• Exercise instructions: Leaving out every line before the one with "content_type: text/plain", write out the rest of the records below exactly.
++++ Source data ++++
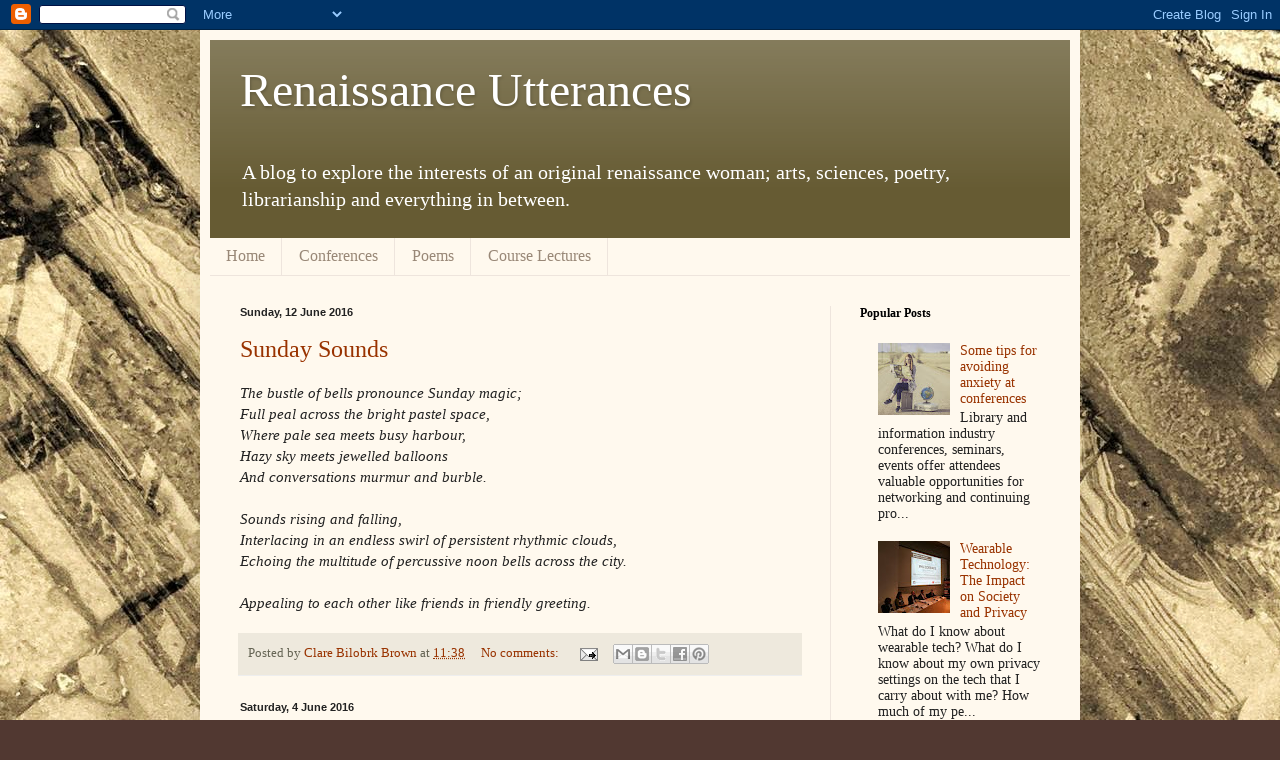

--- FILE ---
content_type: text/plain
request_url: https://www.google-analytics.com/j/collect?v=1&_v=j102&a=1378387368&t=pageview&_s=1&dl=https%3A%2F%2Frenaissanceutterances.blogspot.com%2F2016%2F06%2F&ul=en-us%40posix&dt=Renaissance%20Utterances%3A%20June%202016&sr=1280x720&vp=1280x720&_u=IEBAAEABAAAAACAAI~&jid=483782508&gjid=204013446&cid=1996237668.1768785456&tid=UA-29112412-1&_gid=1889642959.1768785456&_r=1&_slc=1&z=40316562
body_size: -457
content:
2,cG-ZM76P41RLT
++++
• Answer section:
content_type: text/plain
request_url: https://www.google-analytics.com/j/collect?v=1&_v=j102&a=1378387368&t=pageview&_s=1&dl=https%3A%2F%2Frenaissanceutterances.blogspot.com%2F2016%2F06%2F&ul=en-us%40posix&dt=Renaissance%20Utterances%3A%20June%202016&sr=1280x720&vp=1280x720&_u=IEBAAEABAAAAACAAI~&jid=483782508&gjid=204013446&cid=1996237668.1768785456&tid=UA-29112412-1&_gid=1889642959.1768785456&_r=1&_slc=1&z=40316562
body_size: -457
content:
2,cG-ZM76P41RLT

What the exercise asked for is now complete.